> _ROWS_
● ● ● ● ● ● ●

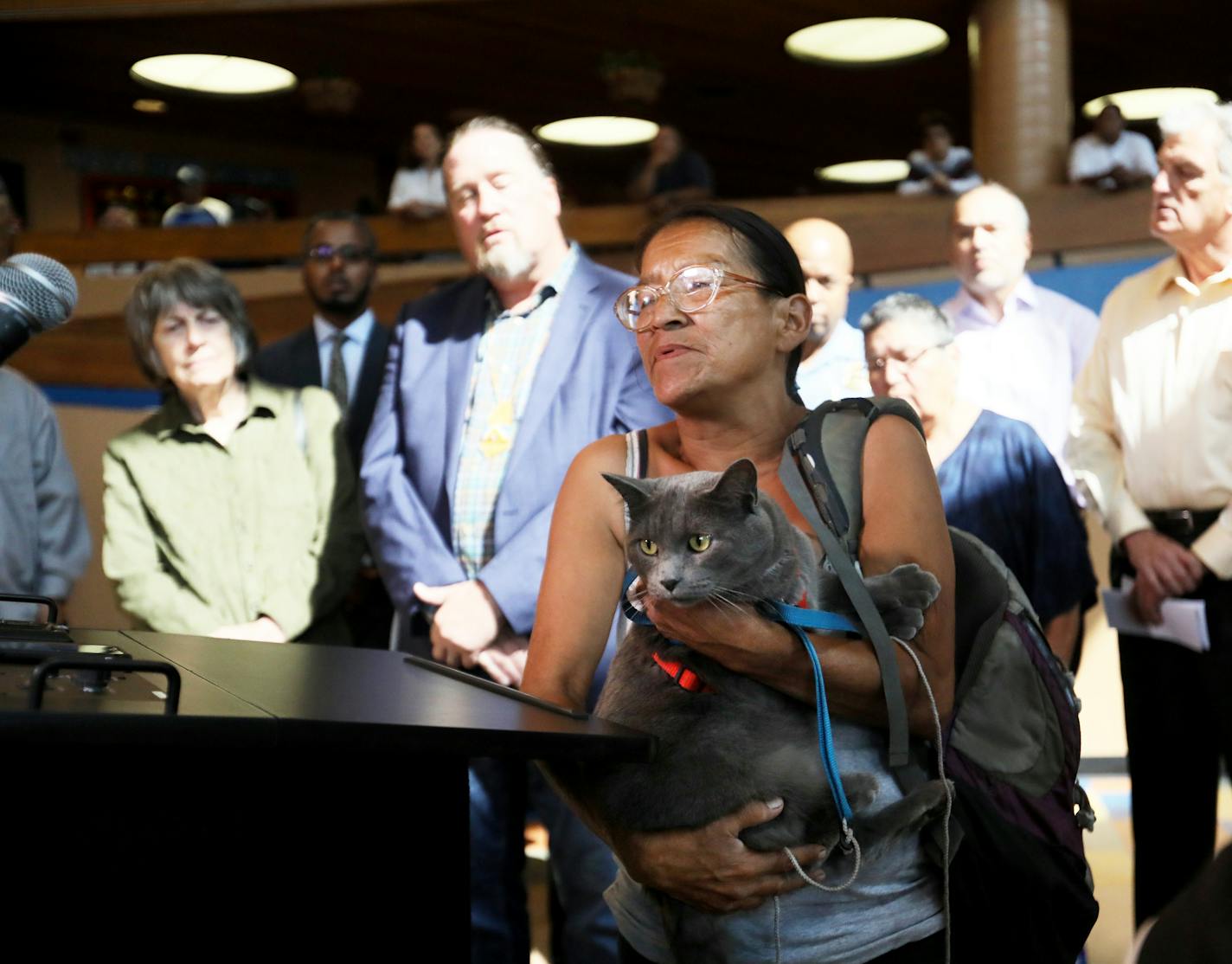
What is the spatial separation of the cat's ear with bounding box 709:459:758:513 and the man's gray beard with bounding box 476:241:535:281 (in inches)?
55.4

● ● ● ● ● ● ●

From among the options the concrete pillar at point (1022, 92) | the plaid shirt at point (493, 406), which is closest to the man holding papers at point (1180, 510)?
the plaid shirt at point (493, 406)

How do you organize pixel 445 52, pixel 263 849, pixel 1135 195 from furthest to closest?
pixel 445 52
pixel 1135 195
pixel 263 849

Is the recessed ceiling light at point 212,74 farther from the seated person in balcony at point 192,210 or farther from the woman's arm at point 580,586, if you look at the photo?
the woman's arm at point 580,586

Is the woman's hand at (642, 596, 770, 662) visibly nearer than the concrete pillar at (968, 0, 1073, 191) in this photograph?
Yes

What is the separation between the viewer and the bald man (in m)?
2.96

● ● ● ● ● ● ●

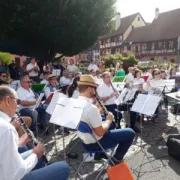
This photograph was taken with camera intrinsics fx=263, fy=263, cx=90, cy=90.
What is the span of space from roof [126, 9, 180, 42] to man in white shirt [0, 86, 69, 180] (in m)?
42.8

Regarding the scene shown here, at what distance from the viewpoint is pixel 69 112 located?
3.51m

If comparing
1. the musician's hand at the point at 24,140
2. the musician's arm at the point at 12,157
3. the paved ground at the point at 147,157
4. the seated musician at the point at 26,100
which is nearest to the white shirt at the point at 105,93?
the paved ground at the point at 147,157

● ● ● ● ● ● ●

Return every line from the items above that contains the word "seated", copied in full.

Is the recessed ceiling light at point 212,74 farther from the seated person in balcony at point 192,210 or farther from the woman's arm at point 580,586, if you look at the photo?
4. the seated musician at the point at 26,100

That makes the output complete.